A robot is located at the top-left corner of a m x n grid (marked ‘Start’ in the diagram below).

The robot can only move either down or right at any point in time. The robot is trying to reach the bottom-right corner of the grid (marked ‘Finish’ in the diagram below).

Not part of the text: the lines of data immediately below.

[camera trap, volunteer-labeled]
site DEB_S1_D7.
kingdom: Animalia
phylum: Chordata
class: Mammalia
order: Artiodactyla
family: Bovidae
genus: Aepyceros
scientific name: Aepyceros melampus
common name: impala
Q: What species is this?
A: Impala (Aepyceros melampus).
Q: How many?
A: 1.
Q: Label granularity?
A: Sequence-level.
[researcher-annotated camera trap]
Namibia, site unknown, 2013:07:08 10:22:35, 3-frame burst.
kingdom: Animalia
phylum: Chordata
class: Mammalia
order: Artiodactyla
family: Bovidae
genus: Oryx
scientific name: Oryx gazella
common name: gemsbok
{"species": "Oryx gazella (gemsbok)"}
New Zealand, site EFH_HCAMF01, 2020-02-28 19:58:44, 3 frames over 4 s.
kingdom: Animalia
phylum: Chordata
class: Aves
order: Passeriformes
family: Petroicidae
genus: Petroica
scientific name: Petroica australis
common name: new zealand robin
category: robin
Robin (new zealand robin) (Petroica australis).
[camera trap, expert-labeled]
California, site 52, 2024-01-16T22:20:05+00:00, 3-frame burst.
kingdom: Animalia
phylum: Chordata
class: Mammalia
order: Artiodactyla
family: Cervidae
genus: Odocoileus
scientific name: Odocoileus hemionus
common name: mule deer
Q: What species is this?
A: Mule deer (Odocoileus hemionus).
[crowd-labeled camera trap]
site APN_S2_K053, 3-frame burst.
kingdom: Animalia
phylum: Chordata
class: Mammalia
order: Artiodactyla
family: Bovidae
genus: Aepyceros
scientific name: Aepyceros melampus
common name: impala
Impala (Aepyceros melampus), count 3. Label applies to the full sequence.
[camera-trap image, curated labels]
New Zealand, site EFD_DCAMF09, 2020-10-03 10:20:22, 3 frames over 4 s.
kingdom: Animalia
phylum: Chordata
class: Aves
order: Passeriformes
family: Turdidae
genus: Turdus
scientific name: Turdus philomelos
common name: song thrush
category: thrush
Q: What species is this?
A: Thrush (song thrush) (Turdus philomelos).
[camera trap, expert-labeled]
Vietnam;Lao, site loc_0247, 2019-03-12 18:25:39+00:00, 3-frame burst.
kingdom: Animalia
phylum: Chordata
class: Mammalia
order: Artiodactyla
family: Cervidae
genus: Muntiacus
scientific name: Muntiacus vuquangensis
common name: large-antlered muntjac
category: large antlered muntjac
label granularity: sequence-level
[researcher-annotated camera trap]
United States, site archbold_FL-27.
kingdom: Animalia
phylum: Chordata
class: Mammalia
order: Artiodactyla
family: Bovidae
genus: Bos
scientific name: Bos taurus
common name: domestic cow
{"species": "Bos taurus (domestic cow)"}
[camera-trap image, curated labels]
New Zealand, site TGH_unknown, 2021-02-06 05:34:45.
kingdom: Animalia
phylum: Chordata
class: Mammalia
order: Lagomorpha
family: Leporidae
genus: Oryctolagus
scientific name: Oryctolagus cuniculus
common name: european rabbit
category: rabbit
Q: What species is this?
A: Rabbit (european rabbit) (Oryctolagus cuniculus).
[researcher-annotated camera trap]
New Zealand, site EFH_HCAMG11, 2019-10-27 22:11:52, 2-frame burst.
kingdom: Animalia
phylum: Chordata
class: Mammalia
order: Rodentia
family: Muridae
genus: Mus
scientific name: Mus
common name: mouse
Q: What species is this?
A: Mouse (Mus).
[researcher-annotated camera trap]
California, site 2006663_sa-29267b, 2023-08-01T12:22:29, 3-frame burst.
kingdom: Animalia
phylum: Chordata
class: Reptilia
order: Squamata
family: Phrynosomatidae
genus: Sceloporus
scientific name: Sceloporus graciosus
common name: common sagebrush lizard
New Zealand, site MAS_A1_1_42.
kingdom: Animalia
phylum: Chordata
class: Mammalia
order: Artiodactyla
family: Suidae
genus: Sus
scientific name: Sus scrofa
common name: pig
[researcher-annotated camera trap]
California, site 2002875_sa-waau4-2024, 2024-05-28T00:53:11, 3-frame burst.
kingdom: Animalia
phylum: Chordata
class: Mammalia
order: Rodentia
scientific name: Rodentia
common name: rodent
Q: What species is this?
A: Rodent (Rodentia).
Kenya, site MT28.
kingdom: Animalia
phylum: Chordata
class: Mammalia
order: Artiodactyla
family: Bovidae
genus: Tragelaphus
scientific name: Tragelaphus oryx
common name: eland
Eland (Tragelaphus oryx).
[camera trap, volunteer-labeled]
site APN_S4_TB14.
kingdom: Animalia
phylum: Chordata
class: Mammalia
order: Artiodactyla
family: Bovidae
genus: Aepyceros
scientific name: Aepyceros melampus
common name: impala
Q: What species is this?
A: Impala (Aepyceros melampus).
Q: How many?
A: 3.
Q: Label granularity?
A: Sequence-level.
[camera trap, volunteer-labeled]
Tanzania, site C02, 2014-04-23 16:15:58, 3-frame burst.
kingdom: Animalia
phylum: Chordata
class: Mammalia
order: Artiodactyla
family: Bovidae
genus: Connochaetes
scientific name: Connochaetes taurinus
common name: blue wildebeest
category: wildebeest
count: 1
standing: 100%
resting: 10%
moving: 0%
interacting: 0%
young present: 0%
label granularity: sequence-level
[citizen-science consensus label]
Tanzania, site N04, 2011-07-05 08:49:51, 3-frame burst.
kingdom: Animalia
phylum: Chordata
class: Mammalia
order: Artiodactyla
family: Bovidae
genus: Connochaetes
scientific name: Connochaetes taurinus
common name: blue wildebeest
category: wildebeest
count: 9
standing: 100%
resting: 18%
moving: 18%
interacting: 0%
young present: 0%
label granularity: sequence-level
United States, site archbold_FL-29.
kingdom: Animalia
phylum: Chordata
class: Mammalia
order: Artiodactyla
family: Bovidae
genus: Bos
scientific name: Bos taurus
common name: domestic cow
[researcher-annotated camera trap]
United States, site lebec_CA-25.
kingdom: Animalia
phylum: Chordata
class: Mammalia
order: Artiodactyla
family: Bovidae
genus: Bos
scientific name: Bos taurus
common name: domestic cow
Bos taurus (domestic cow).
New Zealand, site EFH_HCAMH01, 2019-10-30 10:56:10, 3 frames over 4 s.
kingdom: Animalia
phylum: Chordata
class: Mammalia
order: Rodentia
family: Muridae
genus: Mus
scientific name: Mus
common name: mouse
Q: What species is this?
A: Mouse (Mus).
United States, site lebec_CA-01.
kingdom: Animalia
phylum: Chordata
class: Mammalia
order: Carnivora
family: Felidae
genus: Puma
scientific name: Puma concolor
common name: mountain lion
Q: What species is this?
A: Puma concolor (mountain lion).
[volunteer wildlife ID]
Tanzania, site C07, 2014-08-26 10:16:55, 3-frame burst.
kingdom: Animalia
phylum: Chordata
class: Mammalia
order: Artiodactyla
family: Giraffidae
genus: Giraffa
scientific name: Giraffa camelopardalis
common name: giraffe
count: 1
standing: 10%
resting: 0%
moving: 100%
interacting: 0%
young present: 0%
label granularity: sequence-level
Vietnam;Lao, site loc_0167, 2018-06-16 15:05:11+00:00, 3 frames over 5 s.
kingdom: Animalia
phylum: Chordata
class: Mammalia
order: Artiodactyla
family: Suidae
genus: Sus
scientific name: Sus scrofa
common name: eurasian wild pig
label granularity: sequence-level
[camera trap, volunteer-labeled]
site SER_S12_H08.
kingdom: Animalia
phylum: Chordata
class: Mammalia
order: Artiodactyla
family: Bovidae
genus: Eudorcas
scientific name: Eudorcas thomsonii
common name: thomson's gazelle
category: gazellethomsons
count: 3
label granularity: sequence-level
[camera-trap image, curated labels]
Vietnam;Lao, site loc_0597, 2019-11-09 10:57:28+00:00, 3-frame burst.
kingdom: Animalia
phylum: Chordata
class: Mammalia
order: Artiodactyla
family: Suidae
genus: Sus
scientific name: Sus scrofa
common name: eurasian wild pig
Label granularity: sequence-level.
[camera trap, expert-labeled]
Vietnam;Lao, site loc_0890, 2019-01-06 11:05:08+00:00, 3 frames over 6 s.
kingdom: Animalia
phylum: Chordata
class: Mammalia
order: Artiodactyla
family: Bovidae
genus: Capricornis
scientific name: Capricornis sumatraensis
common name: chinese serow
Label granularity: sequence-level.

How many possible unique paths are there?

Example 1:

Input: m = 3, n = 2
Output: 3
Explanation:
From the top-left corner, there are a total of 3 ways to reach the bottom-right corner:
1. Right -> Right -> Down
2. Right -> Down -> Right
3. Down -> Right -> Right

Example 2:

Input: m = 7, n = 3
Output: 28

Constraints:

• 1 <= m, n <= 100
• It’s guaranteed that the answer will be less than or equal to 2 * 10 ^ 9.

Summary

This is a DP problem.

Current position(m,n) paths equal to position(m,n-1) + position(m-1,n) paths;

position(m,n) = position(m,n-1) + position(m-1,n);

Initial state postion(1,1) = 1.

Solution

class Solution {
public:
    map<pair<int,int>, int> memo = { {make_pair(1,1),1} };
    int uniquePaths(int m, int n) {
        if (memo.find(make_pair(m, n)) != memo.end() ) {
            return memo[make_pair(m, n)];
        }

        int path = 0;
        if (m == 1)
            path = uniquePaths(m, n-1);
        else if (n == 1)
            path = uniquePaths(m-1, n);
        else
            path = uniquePaths(m-1, n) + uniquePaths(m, n-1);

        memo[make_pair(m, n)] = path;
        return path;
    }
};